È interessante notare come le imprese italiane negli anni della crisi si muovano in maniera prevedibile e, purtroppo, poco brillante, anche se con qualche sorpresa. Lo certifica anche l’Annuario statistico dell’Istat, che scatta una fotografia impietosa delle dinamiche di natalità e mortalità delle imprese italiane in uno degli anni più neri della crisi, il 2011.
Secondo l’Istat, le imprese italiane nate nel 2011 sono state circa 265mila, 389 in meno rispetto al 2010. Il tasso di natalità si attestava al 6,7%, il più basso registrato negli ultimi sei anni insieme a quello dell’anno precedente, mentre il tasso di mortalità era all’8%.
In questo conteggio, però, erano comprese tanto quelle individuali, quanto i lavoratori autonomi e i liberi professionisti, quanto le imprese italiane con dipendenti; queste ultime erano poco meno di 133.500, ma con la loro dinamica demografica era sorprendentemente positiva: il tasso di natalità era del 9,1%, mentre il tasso di mortalità si attestava all’8,4%.
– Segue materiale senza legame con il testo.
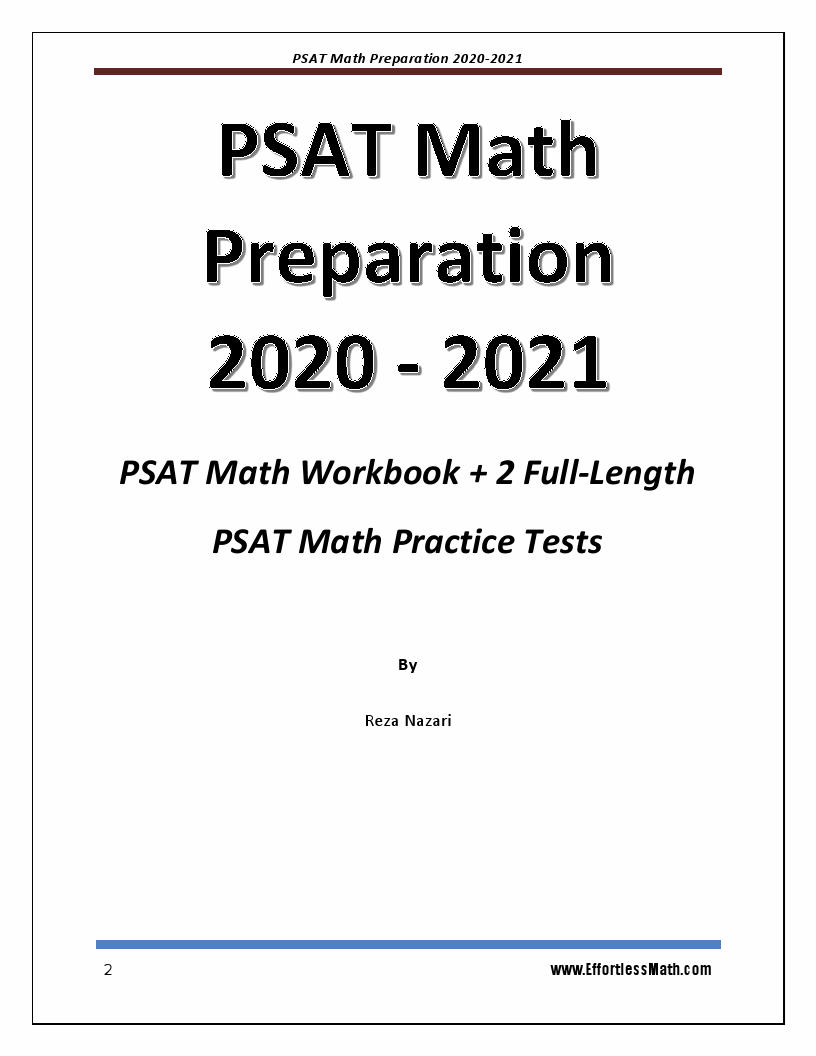 PSAT Math Preparation 2020-2021

PSAT Math Preparation 2020 - 2021

PSAT Math Workbook + 2 Full-Length PSAT Math Practice Tests

By

Reza Nazari

2

www.EffortlessMath.com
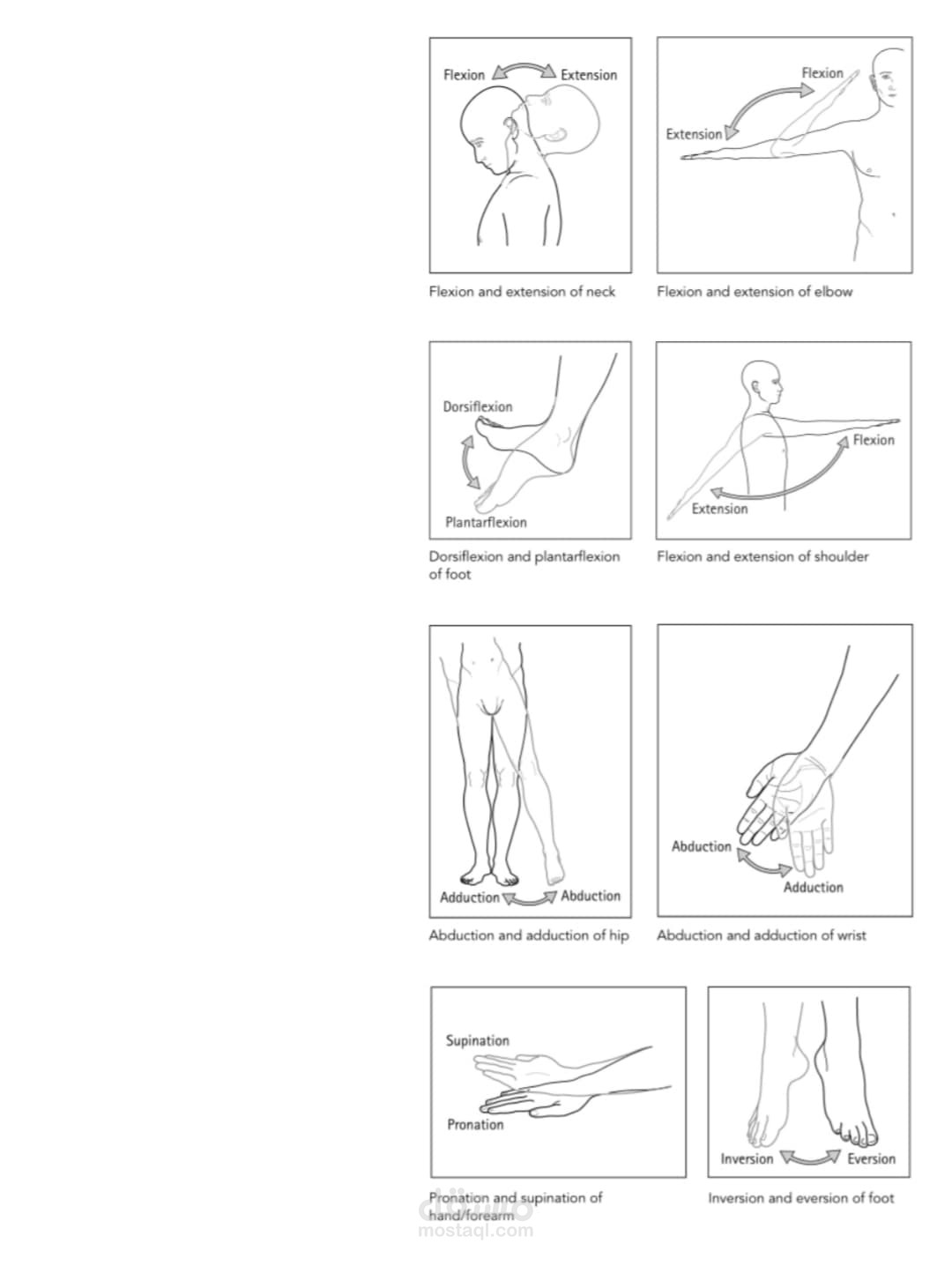 Flexion Extension

Flexion and extension of neck

Flexion
Extension

Flexion and extension of elbow

Dorsiflexion
Plantarflexion

Dorsiflexion and plantarflexion of foot

Flexion
Extension

Flexion and extension of shoulder

Adduction Abduction

Abduction and adduction of hip

Abduction
Adduction

Abduction and adduction of wrist

Supination
Pronation

Pronation and supination of hand/forearm

Inversion Eversion

Inversion and eversion of foot

مستقل
mostaql.com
Delle imprese italiane nate nel 2010, a fine 2011 l’83,1% era ancora attivo (ma nel 2010 erano l’85,8%). Erano di più nell’industria (88,4%), meno nel settore degli altri servizi (80,6%) e delle costruzioni (79,9%).
A tal proposito, l’Istat ricorda come quello delle costruzioni sia stato il settore produttivo con la dinamica demografica più negativa, con un alto tasso di natalità accompagnato a un altissimo tasso di mortalità. Tassi alti che, sottolinea l’Istat, si rilevano soprattutto tra le imprese italiane del Sud e delle Isole.
L’Istat si sofferma poi sulle cosiddette imprese “high-growth”, le imprese italiane con un alto tasso di crescita; imprese che nascono con almeno 10 dipendenti e, in tre anni consecutivi, fanno registrare una crescita media annua in termini di dipendenti e/o di fatturato superiore al 20%.
Ebbene, secondo l’Istat la percentuale delle imprese high-growth sul totale delle imprese italiane è calato, rispetto al 2010, dello 0,1%. Dato incoraggiante: la percentuale più alta di imprese high-growth è nel Sud e nelle Isole (rispettivamente 3,3% e 3).